Heart failure (HF) is one of the most prevalent health conditions worldwide. The cost of treating the infection is estimated to rise even more little measures are taken to address it. According to Blecker et al. (2016), the prevalence of heart failure has been on the rise despite the few reported cases of admissions and readmissions in hospitals. One major challenge in the control of heart failure is late detection. Pujades-Rodriguez et al. (2018) report that diagnosing this illness at an early stage can save many lives because medical practitioners will be able to implement evidence-based lifestyle and pharmacological treatment interventions which can delay and possibly prevent its progression. This research identifies practical measures that can be implemented to ensure that chronic conditions (such as heart complications) are detected quickly and early in primary health care.
The study conducted by Blecker et al. (2016) utilized electronic health records (EHRs) which were applied in Geisinger Health Systems between 2003 and 2010. The Geisinger Health Systems are integrated healthcare that provides health services in 31 counties of central and northeastern Pennsylvania and involves 41 Community Practice Clinics (Blecker et al., 2016). Concerning the knowledge and driven insights, the study using the EHRs detected a total of 4,644 heart failure cases during clinical diagnosis. The process of identifying patients varied considerably, but results were explained based on several factors, including outpatient diagnosis, Framingham-related symptoms, medication orders, and reconciliation, the outcome of laboratory tests, and patient and reconciliation lists. The research examined a range of other complications which might lead to heart failure. These diseases included hypertension, diabetes, and coronary-related problems known as the knowledge-driven features. From the results obtained, it was confirmed that the most significant known risk factor for heart failure was hypertension-related (Pujades-Rodriguez et al., 2018). From all the selected models used, hypertension was seen as the most dangerous feature aerating in the cases. Cardiac complications, such as diabetes, did not record many instances.
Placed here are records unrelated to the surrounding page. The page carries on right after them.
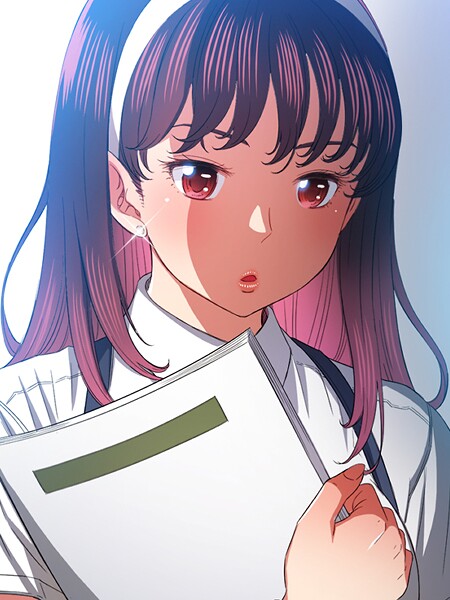 EROTOON-【俺のワルな同級生108】コキオ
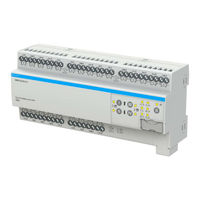 ABB Busch-Installationsbus KNX SAH/S 24.10.7.11 Produkthandbuch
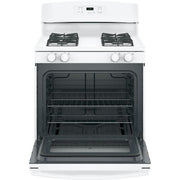 GE 30-inch Freestanding Gas Range JGBS60DEKWW
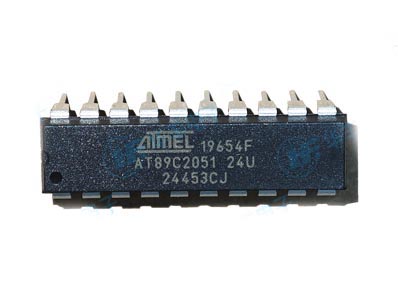 MICROCHIP AT89C2051-24PU instock
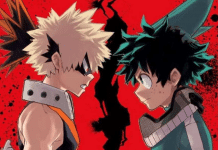 My Hero Academia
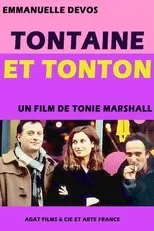 Póster de Tontaine et tonton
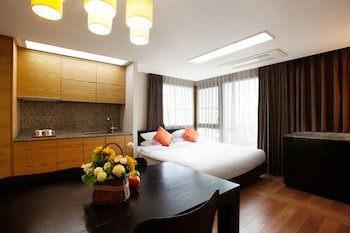 shinshin hotel jeju ocean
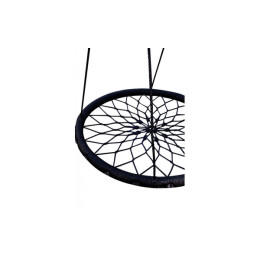 Игровой комплекс Perfetto Sport Bari-7 + качели Паутина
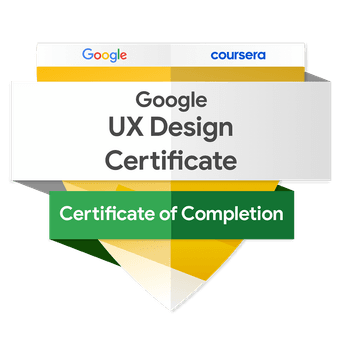 Google UX Design Professional Certificate image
The study puts much trust in the knowledge-driven features and includes all of them in the model. However, this research can have profound implications. The results of the investigation revealed that certain knowledge-driven features could not be predicted because of several reasons. The overall quality of the data captured by electronic health records is one of the main concerns associated with using these systems. Based on the findings of their study, Blecker et al. (2016) observe that it is essential to quantify the predictive power and eliminate the features that are not predictive to improve their usage. Another shortcoming of the model is the problem of formulation which focuses on the orthogonal components. This practice results in redundancy among the elements themselves and reduces the function ability of the most significant feature. Therefore, despite their many benefits, electronic health records have several limitations which compromise their efficacy in the primary case.
The usage of combining knowledge and data-driven insights in identifying risk factors using electronic health records is one of the most efficient models for dealing with health pandemics such as heart failure. The model has several challenges but works better, especially when handling lifestyle diseases that are the risk factors for a given infection. Heart failure, being a dreadful disease, should be detected early, and effective corrective measures should be applied to curb its dire effects. The diagnosis of heart-related complications such as diabetes and hypertension can help quickly identify heart failure at its initial stage and put proper clinical measures to restrain its effects. The model of studying risk factors can also assist in identifying and treating other lifestyle diseases such as obesity and cancer.
References
Blecker, S., Katz, S. D., Horwitz, L. I., Kuperman, G., Park, H., Gold, A., & Sontag, D. (2016). Comparison of approaches for heart failure case identification from electronic health record data. JAMA Cardiology, 1(9), 1014−1020.
Pujades-Rodriguez, M., Guttmann, O. P., Gonzalez-Izquierdo, A., Duyx, B., O’Mahony, C., Elliott, P., & Hemingway, H. (2018). Identifying unmet clinical need in hypertrophic cardiomyopathy using national electronic health records. PloS One, 13(1), 191−214.